Lentamente a juba se desfez e sua natureza de ave fez-se aparecer. Eu acho que foi por causa do pato de olho de gavião que se deu toda a transformação. Outros a quem contei esta estória dizem que foi por questão de inteligência, posto que ninguém nasce pato e vira leão ; dizem que uma hora a pata cairia em si, por entre penas e alvéolos, e saber-se-ia que não há chance alguma de virar leão por gosto ou desejo.


Eu tenho para mim que nem sempre a natureza nos dota de todos os tipos de inteligência. Vejam vocês o caso da pata: tão brilhante em diagnosticar um espirro, mas tão cega por não enxergar-se como era verdadeiramente.
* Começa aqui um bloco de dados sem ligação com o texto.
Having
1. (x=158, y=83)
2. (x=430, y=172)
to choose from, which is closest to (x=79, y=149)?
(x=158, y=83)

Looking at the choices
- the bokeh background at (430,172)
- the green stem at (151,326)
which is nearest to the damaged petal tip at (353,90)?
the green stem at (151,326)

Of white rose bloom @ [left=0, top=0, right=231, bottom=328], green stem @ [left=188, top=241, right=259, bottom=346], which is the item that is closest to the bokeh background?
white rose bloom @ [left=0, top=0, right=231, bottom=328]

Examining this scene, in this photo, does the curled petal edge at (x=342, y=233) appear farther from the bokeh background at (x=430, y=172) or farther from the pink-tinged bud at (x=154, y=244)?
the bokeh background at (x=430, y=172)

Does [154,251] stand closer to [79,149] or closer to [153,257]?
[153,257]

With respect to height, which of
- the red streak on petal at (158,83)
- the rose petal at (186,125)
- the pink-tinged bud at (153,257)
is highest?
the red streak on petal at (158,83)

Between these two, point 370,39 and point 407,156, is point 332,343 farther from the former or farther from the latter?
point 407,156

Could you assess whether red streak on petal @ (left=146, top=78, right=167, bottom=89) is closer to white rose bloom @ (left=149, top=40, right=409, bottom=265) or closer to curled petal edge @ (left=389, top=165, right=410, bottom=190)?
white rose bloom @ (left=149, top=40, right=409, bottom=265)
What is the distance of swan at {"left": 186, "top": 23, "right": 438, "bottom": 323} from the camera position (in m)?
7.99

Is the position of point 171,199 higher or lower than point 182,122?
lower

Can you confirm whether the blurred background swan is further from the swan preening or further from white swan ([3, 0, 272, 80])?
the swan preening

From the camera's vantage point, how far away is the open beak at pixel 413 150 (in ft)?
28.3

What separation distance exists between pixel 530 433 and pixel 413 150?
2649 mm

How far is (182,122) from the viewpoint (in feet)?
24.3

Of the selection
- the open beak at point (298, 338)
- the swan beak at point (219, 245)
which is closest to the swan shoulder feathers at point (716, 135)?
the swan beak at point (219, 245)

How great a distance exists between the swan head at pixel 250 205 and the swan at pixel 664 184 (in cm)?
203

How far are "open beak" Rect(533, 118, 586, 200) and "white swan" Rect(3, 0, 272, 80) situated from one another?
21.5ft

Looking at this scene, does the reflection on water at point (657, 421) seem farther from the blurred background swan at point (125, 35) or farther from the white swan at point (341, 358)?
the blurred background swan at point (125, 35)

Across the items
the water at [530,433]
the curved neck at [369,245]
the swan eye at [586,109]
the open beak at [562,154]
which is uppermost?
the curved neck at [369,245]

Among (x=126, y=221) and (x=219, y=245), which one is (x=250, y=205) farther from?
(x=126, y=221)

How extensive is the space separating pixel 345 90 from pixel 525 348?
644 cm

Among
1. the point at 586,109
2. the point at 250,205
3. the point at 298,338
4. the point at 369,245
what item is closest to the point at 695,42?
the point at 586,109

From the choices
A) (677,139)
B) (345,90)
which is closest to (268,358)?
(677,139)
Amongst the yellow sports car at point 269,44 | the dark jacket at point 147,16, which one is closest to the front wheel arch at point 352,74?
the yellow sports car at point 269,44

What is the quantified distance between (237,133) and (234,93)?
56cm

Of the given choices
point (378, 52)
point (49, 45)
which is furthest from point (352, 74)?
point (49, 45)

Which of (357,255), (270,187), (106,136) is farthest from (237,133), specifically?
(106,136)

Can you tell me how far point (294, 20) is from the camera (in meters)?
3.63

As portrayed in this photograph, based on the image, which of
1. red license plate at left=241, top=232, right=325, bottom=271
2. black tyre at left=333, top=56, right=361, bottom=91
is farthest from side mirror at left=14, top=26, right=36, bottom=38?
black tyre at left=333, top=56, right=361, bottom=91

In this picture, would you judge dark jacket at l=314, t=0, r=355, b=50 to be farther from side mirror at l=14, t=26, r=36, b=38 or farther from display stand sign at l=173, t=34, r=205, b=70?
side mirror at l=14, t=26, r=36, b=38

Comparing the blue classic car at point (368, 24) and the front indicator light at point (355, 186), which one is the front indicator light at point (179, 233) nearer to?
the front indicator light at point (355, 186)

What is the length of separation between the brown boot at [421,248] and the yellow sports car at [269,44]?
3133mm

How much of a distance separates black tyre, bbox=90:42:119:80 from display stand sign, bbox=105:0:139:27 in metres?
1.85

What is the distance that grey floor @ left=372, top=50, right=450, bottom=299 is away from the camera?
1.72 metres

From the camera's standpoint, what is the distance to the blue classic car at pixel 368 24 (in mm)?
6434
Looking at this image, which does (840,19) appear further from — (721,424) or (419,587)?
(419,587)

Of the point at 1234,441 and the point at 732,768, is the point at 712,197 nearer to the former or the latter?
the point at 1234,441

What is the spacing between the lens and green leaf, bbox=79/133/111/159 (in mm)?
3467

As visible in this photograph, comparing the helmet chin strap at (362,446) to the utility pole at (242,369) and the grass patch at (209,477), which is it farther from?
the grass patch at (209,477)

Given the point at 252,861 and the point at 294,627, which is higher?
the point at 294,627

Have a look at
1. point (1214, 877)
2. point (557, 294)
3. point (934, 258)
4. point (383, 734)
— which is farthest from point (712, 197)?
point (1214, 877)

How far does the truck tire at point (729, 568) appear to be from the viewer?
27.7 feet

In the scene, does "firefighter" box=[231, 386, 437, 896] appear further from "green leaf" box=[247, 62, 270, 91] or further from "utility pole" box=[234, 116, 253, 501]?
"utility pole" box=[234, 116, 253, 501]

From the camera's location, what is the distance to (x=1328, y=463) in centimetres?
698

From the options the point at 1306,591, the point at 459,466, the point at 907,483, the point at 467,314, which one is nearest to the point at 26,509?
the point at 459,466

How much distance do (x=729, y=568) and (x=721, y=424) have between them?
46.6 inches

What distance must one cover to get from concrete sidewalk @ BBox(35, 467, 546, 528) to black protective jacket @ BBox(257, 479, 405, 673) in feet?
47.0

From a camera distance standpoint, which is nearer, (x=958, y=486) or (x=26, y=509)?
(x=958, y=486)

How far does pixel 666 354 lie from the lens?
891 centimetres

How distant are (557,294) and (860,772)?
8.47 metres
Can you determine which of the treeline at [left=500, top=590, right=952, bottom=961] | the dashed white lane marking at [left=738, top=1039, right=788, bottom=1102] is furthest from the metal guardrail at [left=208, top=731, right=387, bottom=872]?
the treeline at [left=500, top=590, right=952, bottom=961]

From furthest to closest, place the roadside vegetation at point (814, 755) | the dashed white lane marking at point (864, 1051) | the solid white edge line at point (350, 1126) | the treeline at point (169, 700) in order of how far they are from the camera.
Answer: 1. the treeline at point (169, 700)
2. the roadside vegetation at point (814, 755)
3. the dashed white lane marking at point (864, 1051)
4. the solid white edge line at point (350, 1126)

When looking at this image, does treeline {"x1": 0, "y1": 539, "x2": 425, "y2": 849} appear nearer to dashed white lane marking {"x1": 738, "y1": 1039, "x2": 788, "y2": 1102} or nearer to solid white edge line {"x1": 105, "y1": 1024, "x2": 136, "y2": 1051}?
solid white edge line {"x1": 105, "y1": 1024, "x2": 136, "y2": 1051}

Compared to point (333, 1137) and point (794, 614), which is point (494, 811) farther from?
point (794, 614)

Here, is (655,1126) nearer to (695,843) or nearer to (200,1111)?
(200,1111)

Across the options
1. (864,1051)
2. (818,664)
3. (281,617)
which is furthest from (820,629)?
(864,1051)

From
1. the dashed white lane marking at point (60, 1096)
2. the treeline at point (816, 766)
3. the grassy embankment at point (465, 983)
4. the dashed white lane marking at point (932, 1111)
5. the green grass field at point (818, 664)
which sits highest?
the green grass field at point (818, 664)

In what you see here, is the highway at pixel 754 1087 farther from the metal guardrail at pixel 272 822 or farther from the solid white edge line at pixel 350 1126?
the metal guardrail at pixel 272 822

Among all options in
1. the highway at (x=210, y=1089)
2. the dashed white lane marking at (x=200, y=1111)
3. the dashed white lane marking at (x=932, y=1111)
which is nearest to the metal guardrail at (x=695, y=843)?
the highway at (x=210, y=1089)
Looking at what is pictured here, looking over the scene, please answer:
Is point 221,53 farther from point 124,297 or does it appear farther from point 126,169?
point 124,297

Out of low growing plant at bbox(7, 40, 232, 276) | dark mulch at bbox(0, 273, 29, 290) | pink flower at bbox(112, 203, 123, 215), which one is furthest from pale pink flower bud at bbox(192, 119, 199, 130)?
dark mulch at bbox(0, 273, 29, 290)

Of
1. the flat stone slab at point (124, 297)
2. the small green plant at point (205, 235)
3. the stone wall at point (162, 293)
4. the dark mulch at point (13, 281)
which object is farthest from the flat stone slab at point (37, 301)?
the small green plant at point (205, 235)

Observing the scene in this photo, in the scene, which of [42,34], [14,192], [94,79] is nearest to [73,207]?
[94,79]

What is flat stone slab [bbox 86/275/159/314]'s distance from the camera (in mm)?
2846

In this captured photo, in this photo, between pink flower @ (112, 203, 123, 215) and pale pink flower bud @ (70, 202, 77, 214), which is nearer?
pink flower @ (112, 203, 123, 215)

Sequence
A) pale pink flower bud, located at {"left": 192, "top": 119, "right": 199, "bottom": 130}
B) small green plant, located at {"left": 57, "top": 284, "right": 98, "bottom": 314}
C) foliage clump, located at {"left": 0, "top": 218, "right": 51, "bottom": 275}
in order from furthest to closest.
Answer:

Uma hora entenderia que não teria garras nem natureza leonina e correria para os seus, abdicando da selva cinza.


Eu acho mesmo que à nossa pata faltava um espelho, não só um espelho de água, mas um espelho outro, o espelho dos olhos do pato com jeito de gavião para fazê-la entender que pode mostrar-se em sua essência, que pode mostrar-se em sua delicadeza, posto que não é pecado e nem crime ser tão frágil. Eu tenho mesmo cá comigo a impressão que a pata ainda teima , de vez em quando em ser leão, porque, como sabem vocês, mais fácil é encontrar agulha em palheiro, chifre em cabeça de cavalo do que livrar uma criatura de uma idéia fixa. De vez em quando, eu acho, que ela tem uns arroubos de leão, quer rugir no lugar de fazer quên-quên.


No entanto, sábia é a natureza e o destino que trouxeram o pato de olho de gavião para junto da pata médica; penso que quando ela teima em rugir ele é quem, em sua poesia e seu amor, lembra-lhe de sua essência de ave e coloca um quên-quên em sua boca.


É, sagaz é mesmo a natureza que fez os leões para os leões, os tigres para os tigres e os patos para as patas. E vocês, o que acham?